If the seller did not provide an XML file for Mach3, you are in for a lot more work, since you will need to manually configure it. Again, information on how to do this is provided at the Newfangled web site, but you will need to know a lot about your machine, and the CNC hardware. I would contact the seller (open an eBay resolution if necessary) for documentation about the machine. Worst case is you may need to google info about the specific controller card and stepper motors to configure. As stated above, the controller needs to convert the g-code commands into specific commands to the hardware. To do this you need to configure very low level information such as which pins on the computer are are connected to which pins on the motor controller, and how many steps there are per inch, how fast (inches per second) the motors can move, how fast they can accelerate, what pins are connected to limit switches, are the switches normally open or normally closed, etc. Mach3 stores all this information in a single XML file that it loads every time you launch the program. Generally when you buy a commercial or kit CNC, the manufacturer provides this as a preconfigured file in XML format.

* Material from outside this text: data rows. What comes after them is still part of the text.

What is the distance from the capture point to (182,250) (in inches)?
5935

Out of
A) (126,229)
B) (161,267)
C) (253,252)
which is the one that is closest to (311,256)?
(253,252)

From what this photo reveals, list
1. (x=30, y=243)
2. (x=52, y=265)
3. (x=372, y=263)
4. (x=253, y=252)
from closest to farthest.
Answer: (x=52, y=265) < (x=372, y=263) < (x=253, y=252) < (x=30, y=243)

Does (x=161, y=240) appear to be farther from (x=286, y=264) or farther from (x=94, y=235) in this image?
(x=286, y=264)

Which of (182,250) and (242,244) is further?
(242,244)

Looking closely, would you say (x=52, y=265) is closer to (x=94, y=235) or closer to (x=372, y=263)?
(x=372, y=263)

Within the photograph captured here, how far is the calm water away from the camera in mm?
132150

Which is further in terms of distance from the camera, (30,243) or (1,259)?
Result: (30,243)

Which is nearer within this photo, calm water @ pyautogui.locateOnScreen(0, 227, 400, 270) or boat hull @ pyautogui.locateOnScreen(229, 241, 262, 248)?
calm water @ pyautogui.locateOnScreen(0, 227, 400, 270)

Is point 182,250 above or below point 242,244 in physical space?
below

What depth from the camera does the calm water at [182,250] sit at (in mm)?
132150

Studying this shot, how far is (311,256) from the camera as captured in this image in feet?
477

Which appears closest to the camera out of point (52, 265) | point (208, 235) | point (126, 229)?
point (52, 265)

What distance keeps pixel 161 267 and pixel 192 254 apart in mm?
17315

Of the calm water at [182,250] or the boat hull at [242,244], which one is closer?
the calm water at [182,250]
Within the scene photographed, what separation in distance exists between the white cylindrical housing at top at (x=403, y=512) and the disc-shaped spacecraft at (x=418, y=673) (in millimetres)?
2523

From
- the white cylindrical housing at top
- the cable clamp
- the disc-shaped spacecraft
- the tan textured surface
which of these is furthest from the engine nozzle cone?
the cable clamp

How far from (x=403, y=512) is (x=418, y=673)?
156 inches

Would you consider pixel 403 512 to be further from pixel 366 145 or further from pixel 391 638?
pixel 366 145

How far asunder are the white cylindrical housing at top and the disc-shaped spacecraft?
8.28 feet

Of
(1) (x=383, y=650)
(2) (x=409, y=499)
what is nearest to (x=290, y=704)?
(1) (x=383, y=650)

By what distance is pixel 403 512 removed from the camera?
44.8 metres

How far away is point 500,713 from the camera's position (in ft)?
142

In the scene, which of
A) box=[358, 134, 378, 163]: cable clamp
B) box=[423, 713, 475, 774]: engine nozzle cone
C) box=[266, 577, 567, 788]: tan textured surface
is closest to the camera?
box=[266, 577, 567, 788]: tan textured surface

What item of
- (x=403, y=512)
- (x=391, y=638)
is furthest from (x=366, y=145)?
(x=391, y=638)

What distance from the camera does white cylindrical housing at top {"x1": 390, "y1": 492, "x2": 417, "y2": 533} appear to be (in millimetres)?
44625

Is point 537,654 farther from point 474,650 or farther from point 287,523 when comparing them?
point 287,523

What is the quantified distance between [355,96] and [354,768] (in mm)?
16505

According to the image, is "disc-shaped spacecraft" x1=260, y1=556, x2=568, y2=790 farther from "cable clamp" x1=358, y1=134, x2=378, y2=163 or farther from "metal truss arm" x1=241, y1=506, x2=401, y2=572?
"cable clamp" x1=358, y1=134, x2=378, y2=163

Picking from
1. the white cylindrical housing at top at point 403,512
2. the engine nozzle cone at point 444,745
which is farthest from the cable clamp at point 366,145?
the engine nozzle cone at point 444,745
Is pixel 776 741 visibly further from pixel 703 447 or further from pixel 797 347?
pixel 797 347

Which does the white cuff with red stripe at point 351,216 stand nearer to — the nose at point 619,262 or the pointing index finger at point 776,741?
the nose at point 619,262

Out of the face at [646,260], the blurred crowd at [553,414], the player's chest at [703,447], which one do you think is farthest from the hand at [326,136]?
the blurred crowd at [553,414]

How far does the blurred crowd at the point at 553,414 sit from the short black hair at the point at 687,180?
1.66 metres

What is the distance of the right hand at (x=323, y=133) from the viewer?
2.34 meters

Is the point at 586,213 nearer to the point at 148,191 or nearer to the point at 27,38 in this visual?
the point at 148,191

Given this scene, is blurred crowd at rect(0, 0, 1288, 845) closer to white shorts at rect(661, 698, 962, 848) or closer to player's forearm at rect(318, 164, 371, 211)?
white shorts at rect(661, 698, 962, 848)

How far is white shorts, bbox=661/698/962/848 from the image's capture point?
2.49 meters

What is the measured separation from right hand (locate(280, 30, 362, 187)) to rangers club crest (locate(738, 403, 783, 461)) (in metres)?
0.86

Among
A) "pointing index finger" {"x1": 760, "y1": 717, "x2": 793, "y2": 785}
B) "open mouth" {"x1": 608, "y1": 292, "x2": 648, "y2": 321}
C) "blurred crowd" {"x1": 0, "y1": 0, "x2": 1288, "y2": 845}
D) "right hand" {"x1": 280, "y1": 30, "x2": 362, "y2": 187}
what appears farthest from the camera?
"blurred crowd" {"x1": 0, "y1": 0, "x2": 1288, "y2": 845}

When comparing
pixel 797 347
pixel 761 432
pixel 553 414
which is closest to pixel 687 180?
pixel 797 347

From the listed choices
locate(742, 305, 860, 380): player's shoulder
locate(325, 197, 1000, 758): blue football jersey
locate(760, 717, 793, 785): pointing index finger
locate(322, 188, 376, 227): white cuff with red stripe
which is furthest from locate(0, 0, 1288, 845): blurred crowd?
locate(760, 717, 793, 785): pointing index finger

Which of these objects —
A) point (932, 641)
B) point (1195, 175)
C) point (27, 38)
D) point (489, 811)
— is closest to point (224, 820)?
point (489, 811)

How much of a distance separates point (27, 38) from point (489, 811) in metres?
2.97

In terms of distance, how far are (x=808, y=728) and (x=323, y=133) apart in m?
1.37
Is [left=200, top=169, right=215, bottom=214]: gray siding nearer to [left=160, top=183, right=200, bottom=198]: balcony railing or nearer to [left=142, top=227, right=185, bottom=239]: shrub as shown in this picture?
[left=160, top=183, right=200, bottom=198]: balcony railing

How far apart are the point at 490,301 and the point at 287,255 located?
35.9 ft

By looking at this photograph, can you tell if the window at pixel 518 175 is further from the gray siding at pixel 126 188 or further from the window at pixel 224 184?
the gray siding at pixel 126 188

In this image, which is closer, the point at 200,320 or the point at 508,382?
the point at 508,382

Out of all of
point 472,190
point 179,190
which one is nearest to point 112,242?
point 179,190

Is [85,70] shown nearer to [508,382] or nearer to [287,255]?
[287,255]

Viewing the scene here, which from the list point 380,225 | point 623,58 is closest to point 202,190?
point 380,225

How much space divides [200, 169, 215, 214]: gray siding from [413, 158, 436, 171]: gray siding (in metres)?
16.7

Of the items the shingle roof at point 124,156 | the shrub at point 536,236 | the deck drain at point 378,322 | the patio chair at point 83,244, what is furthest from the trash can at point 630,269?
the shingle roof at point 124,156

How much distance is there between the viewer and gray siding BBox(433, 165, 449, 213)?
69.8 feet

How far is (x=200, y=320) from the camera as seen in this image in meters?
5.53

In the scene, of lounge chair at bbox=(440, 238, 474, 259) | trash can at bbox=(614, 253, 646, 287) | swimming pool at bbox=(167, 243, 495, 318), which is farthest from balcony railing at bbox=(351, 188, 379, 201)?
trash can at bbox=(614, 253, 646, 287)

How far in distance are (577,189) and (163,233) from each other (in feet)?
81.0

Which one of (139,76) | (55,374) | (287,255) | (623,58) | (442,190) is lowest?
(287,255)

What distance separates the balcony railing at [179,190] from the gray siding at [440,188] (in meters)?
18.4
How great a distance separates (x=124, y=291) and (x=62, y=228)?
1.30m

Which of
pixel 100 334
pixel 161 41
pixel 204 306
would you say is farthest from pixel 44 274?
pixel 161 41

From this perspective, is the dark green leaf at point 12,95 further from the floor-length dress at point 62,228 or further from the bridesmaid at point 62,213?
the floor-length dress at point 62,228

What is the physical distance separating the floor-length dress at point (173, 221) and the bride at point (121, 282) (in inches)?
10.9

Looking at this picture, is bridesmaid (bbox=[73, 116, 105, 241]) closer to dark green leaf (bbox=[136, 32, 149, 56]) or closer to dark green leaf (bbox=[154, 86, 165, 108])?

There are members on this forum that can help you, but you will need to ask specific questions, telling about what you know and where you are stuck. Tell us what you have tried and where you are. Can you get the machine to power up? Have you connected the machine to your computer? How (parallel port or usb). Is Mach3 loaded? Have you loaded an XML configuration file?

I doubt you are “stupid”. Maybe uneducated, but if you are willing to put in the work to learn, I am sure the education will come.


----------



## gjackson52 (Jul 4, 2015)

Welcome to the forum !



Gary


----------



## BGoodwin (Aug 29, 2017)

*Please forgive me for not answering.*

I have had A minor stroke and I am just getting back to being able to do some things. I thank everyone for your help and hope to get my machine running soon. My Grandson took my machine apart and boxed it back up I don't think he knows the Power of my Father. He really was trying to be helpful. Anyway I am in the prosses of putting it back together. Iwill try to answer your replys one on one soon.Thanks All BGoodwin :smile::smile:


----------



## DesertRatTom (Jul 3, 2012)

@BalloonEngineer Holy cow, that information is gold. I hope that will become a permanent post. Concise and to the point. I'm cutting and saving a copy right now. Thank you!


----------



## UglySign (Nov 17, 2015)

DesertRatTom said:


> @BalloonEngineer Holy cow, that information is gold. I hope that will become a permanent post. Concise and to the point. I'm cutting and saving a copy right now. Thank you!


So anotherwords.... Tom will have a machine afterall and before Rick? You know what
that means JOAT if they get theirs.... you next.

Yes good info 'Loon


----------



## Gary Salisbury (Apr 11, 2014)

BGoodwin said:


> I am completely new to this type of wood work and I think I have already made my first BIG mistake. I have purchased A cnc 3040T three axis machine that I can not get to work no matter what I do. There were no instructions other than the Disk I received with it. There is no serial # the activation code is somewhat miss leading. I did not do my homework before buying and ordered from e--- for the price. I would like to use Inkscape Makercam and Mach3 demo any suggestions as how I can make this work. I am 75 and computer Stupid. Thank's BGoodwin :smile:


1. Could you give us the eBay link so we can see the listing and try to help you? I did a search on eBay for "CNC 3040T" and this is what I got. Is this the machine you purchased?

2. If you listed the city you are in, maybe we have an experienced CNC'er near by who could drop by and help you.

3. If all else fails you could return the machine to the seller. If you used PayPal to pay for it, you can easily get your money back. Just say it doesn't work and the seller will be forced to accept your return.

.


----------



## SplinteredDave (Nov 9, 2017)

Welcome to the group...


----------